____ Dataset rows

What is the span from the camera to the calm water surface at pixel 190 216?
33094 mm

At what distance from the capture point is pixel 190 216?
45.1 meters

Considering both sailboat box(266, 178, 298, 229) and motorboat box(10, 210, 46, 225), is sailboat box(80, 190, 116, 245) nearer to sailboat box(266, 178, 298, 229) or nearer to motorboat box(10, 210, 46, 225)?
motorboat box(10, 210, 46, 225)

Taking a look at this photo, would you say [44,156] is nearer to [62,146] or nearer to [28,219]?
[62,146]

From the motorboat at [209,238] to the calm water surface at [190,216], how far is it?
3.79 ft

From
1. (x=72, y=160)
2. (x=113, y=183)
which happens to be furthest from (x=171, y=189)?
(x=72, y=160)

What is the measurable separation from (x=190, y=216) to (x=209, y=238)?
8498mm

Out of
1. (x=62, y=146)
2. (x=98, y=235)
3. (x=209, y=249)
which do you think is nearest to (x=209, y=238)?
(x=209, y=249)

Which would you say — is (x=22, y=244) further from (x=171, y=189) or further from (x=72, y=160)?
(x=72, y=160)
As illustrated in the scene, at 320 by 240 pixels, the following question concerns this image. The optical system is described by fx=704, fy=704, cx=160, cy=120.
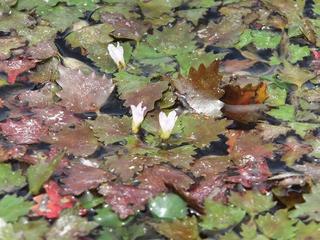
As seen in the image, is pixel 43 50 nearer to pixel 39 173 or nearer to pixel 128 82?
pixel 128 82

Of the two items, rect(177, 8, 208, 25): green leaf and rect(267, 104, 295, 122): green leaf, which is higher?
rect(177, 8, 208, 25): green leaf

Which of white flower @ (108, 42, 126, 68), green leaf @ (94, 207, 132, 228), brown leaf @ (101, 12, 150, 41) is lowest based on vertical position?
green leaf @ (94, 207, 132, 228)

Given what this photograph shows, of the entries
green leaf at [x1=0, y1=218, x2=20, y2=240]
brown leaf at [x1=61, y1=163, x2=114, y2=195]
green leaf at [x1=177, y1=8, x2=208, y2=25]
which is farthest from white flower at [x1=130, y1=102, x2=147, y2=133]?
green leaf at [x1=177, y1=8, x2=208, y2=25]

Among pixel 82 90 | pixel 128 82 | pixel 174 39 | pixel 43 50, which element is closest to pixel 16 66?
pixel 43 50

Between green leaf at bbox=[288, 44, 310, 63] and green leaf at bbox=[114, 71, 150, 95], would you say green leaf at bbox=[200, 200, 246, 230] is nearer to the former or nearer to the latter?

________

Copy the entire listing above word for word, leaving out the pictures.

What is the span from the camera to the calm water surface at pixel 190 216?
33094 mm

At what distance from the capture point is pixel 190 216?
45.1 meters

Considering both sailboat box(266, 178, 298, 229) and motorboat box(10, 210, 46, 225), is sailboat box(80, 190, 116, 245) nearer to sailboat box(266, 178, 298, 229) or nearer to motorboat box(10, 210, 46, 225)?
motorboat box(10, 210, 46, 225)

Taking a look at this photo, would you say [44,156] is nearer to [62,146] or nearer to [28,219]?
[62,146]

From the motorboat at [209,238] to the calm water surface at [190,216], how far is it?
3.79 ft

From
1. (x=72, y=160)
2. (x=113, y=183)
which happens to be furthest from (x=171, y=189)?
(x=72, y=160)

What is the measurable separation from (x=190, y=216) to (x=209, y=238)?
8498mm

Out of
1. (x=62, y=146)
2. (x=98, y=235)
3. (x=209, y=249)
which do you think is nearest to (x=209, y=238)?
(x=209, y=249)

Which would you say — is (x=22, y=244) further from (x=171, y=189) or further from (x=72, y=160)?
(x=72, y=160)
As illustrated in the scene, at 320 by 240 pixels, the following question concerns this image. The optical system is described by fx=704, fy=704, cx=160, cy=120.
As seen in the image, is pixel 43 50 nearer to pixel 39 173 or nearer to pixel 128 82?
pixel 128 82

Of the two items, rect(177, 8, 208, 25): green leaf and rect(267, 104, 295, 122): green leaf, which is higher?
rect(177, 8, 208, 25): green leaf

Which of white flower @ (108, 42, 126, 68), green leaf @ (94, 207, 132, 228), brown leaf @ (101, 12, 150, 41) is lowest based on vertical position?
green leaf @ (94, 207, 132, 228)

Given what this photograph shows, of the entries
green leaf at [x1=0, y1=218, x2=20, y2=240]
brown leaf at [x1=61, y1=163, x2=114, y2=195]
green leaf at [x1=177, y1=8, x2=208, y2=25]
which is farthest from white flower at [x1=130, y1=102, x2=147, y2=133]?
green leaf at [x1=177, y1=8, x2=208, y2=25]

Among pixel 82 90 | pixel 128 82 | pixel 174 39 | pixel 43 50, which element is closest to pixel 16 66?
pixel 43 50

Between green leaf at bbox=[288, 44, 310, 63] and green leaf at bbox=[114, 71, 150, 95], would you say green leaf at bbox=[200, 200, 246, 230] is nearer to the former or nearer to the latter?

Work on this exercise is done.